Through Edith’s 138 letters from the frontlines and her 1915 diary, Krista reveals a touching story of resilience, dedication, and sacrifice, highlighting the vital role nurses played during the war.
I’m Krista Vane-Tempest, I grew up in the NSW country, my father was a teacher but he grew up in Sydney and his aunt was Sister Edith Blake, so therefore she’s my great aunt.
Edith Blake was a nurse from Sydney who became the only Australian nurse killed in action in the First World War.
In 2011, we found the 138 letters that Edith had written home from the First World War. So at that point I got really interested and started doing more research around them so that we could get a better idea of what Edie’s war experiences had been like.
I even snaffled Edie’s 1915 diary that she’d written home from the war and I felt like we’d got to know her and once we started reading those letters I felt like I got to hear her voice.
So Edith was the eldest of three sisters, she was born in 1885. She trained to be a nurse in the early 1900s and it turned out that she had applied to Australian Army, but the Australian Army – at that point – didn’t really know if it needed nurses. Not by any direct choice of her own she ended up serving with the British Queen Alexandra’s (Imperial Nursing Service).
She was energetic, she had a good sense of fun, and you know she even writes about playing snowball fights with other nurses on the decks of hospital ships and things. She wrote home some jokes, you know things that she thought would amuse her family, she would write home. She was conservative but she was practical, she was resilient. You could see how hard that she worked, that she was really proud if she got any praise from the matron or from the doctors. It was actually suggested that a First World War nurse could do more work in one year, than a civilian nurse at the time could do in a lifetime. So it made them work even harder, you could see her sort of rising to that occasion.

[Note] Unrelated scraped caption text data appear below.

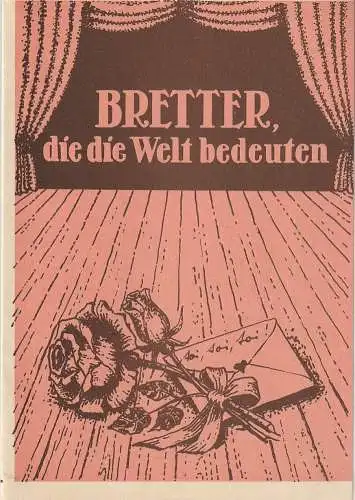 Eduard-von-Winterstein-Theater Annaberg, Roland Gandt, Christa-Maria Kross, Siegfried Gärtner: Programmheft Gerhard Kneifel BRETTER, DIE DIE WELT BEDEUTEN Musical Spielzeit 1983 / 84 Heft 8 (18). 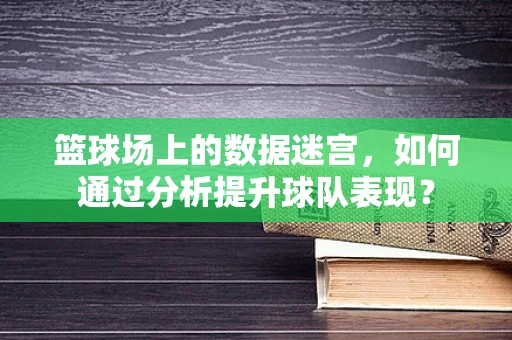 篮球场上的数据迷宫，如何通过分析提升球队表现？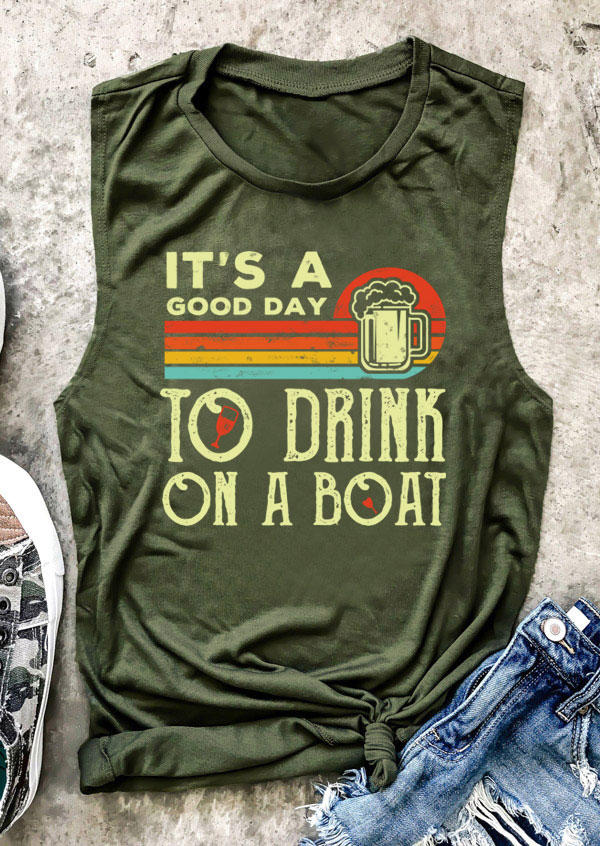 

Tank Tops It's A Good Day To Drink On A Boat Tank Top - Army Green in Green. Size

On the 26th February 1918, His Majesty’s Hospital Ship Glenart Castle left the harbour in Newport, Wales on its way through the Bristol Channel over to France to pick up wounded men. So she was on a hospital ship that was in waters where the Germans had said that they would leave them as protected ships. A little bit before 4am, when the crew were about to change shift, they were torpedoed by a U-boat – a German submarine.
So the Glenart Castle had been carrying, we believe, 182 crew and medical personnel and 153 of them died. That included all 8 nurses.
Her story highlights the fact that the other more than 30 Australian nurses who died in the First World War died of illness and disease. It represents that devotion to duty that all of the nurses had.
So the last letter was written at sea: “I will write home as soon as we get to Avonmouth or wherever we land, unless we strike a torpedo instead…I wonder how long it will be until I come back to the dear old coast. Much love from Edie”
So Edie’s letters and military photos the family has donated to the Australian War Memorial. So I’m glad that she’s here and sometimes when I’m bringing groups through the First World War gallery I do stop here and have the opportunity to show them Edith’s photo and Dead Man’s Penny and tell them a little more about Edith Blake’s War.